お役所のくだらない美学。日本の給付金支給が混乱する当然の理由

 

そうではあるのですが、現時点では各市町村で膨大なエラーチェックが発生しているようです。本人が自分と家族の名前と、銀行情報を出すだけなのに、どうして膨大なエラーが出るのでしょうか?また、オンライン入力の場合はエラーだらけになるので、郵送のほうが速いというような報道も出ていますが、仮にそうだとしたら何故なのでしょう?

それは、オンライン入力というのが厳密に言うと「システムへのオンラインでの入力」ではなく、「システムに入力する元データをオンラインで作成」するだけだからです。つまり、入力時にはエラーチェックがかからずに、何でも通ってしまうのです。

例えばですが、入力時に住民基本台帳との照合ができて、おかしなデータはエラーで弾くとか、正規の情報に自動修正されるのならいいのですが、そんなことはなくて、何でも通ってしまうわけです。また銀行情報の場合、オンラインバンキングの場合は、全銀協のDBを見に行って「正しい支店・口座・名義人情報」に誘導されるのですが、それもありません。

その背景には「プライバシー問題があるので、正規データにアクセスできない」という問題、そして「正規データにアクセスできて、しかも情報の機密性が守られるようなシステム設計をするカネもノウハウもない」という問題があるわけです。

一方で、やたらに厳格な事務作業の「美学」があるということも問題です。例えば、東京都のA区のBという住所に住民票のある「高田C」という人が申請をしたとして、その「高田」を「ハシゴ高」つまり真ん中の口の部分が上下にくっついている「異体字」なのか、それとも一般的な「高」なのかというのは、「本人特定にはどうでもいい」問題です。

そのCさんの親が、やたらに「はしご高」にこだわって、戸籍をそうしていたが、Cさん自身は「こだわりがない」ので、「高田」と記入したが、住民基本台帳とは相違になった、そうすると「目チェック」でエラーにしなくてはならない、というのは、全く意味がないと思います。それで不正支給や二重支給になることはありません。ただひたすらに役所の「書類は正確でなくてはダメ」という美学、もしくは前例に従ってやっているだけです。
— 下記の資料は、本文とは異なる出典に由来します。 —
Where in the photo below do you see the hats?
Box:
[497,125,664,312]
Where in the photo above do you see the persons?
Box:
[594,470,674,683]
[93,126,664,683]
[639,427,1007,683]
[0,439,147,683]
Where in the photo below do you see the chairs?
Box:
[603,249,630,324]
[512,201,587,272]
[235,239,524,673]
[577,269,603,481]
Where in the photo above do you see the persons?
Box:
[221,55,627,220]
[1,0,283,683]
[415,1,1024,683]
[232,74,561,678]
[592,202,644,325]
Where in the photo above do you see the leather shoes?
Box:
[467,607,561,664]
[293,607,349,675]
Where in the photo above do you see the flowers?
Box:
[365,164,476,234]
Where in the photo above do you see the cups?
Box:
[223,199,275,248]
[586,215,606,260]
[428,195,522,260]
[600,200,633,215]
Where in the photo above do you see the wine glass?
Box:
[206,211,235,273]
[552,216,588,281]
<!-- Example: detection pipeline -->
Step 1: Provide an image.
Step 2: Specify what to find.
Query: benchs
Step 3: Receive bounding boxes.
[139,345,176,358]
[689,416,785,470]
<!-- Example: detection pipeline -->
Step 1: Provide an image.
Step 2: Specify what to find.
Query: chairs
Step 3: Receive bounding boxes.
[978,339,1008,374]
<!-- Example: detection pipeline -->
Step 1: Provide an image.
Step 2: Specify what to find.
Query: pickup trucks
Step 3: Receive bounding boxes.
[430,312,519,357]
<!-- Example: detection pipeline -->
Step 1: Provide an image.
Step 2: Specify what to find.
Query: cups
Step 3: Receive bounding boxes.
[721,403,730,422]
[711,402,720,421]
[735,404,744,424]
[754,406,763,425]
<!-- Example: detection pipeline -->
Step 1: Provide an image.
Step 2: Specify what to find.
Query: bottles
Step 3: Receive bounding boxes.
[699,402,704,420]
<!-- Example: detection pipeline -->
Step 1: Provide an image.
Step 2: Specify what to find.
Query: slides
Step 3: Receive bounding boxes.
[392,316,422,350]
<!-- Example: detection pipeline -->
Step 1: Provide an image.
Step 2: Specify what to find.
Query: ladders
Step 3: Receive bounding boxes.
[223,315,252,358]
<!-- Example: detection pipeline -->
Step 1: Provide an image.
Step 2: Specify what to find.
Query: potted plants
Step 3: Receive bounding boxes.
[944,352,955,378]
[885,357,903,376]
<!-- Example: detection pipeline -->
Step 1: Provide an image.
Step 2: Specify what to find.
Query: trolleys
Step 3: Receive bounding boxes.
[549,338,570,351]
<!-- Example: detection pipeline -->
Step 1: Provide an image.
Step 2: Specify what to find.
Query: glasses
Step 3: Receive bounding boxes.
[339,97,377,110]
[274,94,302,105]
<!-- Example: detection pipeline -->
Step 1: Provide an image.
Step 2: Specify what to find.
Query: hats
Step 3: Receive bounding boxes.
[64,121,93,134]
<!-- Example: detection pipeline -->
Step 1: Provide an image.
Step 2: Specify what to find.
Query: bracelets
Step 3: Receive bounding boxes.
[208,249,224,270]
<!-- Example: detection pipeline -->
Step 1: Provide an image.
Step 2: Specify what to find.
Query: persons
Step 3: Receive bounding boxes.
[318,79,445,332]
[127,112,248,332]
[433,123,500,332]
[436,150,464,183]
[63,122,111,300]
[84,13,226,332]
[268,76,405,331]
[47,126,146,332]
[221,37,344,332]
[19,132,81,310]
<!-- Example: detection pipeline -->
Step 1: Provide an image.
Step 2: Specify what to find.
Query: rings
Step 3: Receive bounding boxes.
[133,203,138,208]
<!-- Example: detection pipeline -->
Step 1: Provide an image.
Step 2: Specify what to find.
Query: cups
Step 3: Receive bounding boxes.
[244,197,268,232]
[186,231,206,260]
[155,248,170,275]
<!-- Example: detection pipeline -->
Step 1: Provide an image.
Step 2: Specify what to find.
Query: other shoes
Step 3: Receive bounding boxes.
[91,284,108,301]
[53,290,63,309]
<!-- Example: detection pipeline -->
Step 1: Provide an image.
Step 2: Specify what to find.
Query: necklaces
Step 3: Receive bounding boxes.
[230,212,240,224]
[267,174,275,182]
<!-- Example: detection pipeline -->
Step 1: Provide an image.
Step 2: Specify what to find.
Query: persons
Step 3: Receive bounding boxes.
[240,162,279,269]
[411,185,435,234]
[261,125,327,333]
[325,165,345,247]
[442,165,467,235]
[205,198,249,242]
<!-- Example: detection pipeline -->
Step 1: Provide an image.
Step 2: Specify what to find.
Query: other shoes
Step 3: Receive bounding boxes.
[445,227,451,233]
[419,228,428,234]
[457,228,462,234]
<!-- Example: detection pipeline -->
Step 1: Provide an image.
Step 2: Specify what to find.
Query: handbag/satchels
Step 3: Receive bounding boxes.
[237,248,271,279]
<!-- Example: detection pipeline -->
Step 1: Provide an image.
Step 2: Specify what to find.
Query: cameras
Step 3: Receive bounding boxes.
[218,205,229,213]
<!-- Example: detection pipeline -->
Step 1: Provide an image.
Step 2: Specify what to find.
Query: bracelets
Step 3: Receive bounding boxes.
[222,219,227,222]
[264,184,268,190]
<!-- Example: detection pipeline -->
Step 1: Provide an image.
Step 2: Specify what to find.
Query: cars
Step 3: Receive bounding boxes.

銀行口座の姓名の間の「一字アケ」というのも、これも意味がないわけで、「サイトウ ジロウ」さんのことを「サイトウジロウ」としたからといって、誤支給にはならないはずです。この辺は、役所というより銀行サイドの問題もある思いますが、そうした意味のないエラーチェックというのは、誰のトクにもならないと思います。

アメリカの場合ですが、例えば銀行口座の場合は本人が死亡した場合は口座閉鎖になるので、行き違いはまずないのですが、小切手の場合は死亡した人の名義で届いてしまうことはあります。その場合は「返送してください」という運用で済ませているようです。また、IRSの把握している銀行口座とは別の口座にもらいたい場合には、オンラインで口座変更もできるようになっています。

とにかく、オンラインで入力する際に、何のエラーチェックもかからず、役所ではそれを紙にプリントしてシステムと照合、エラーを弾くための膨大な作業をしている、しかもそのエラーの多くは「誤申請、二重申請」につながるものではなくて、形式要件のみというのは、バカバカしいを通り越して、全く理解不能です。最近は「日本人はITが苦手だから仕方がない」という言い方もあるようですが、このままでは経済も国家も消滅してしまう、そのぐらいの非効率であり、バカバカしさであると思います。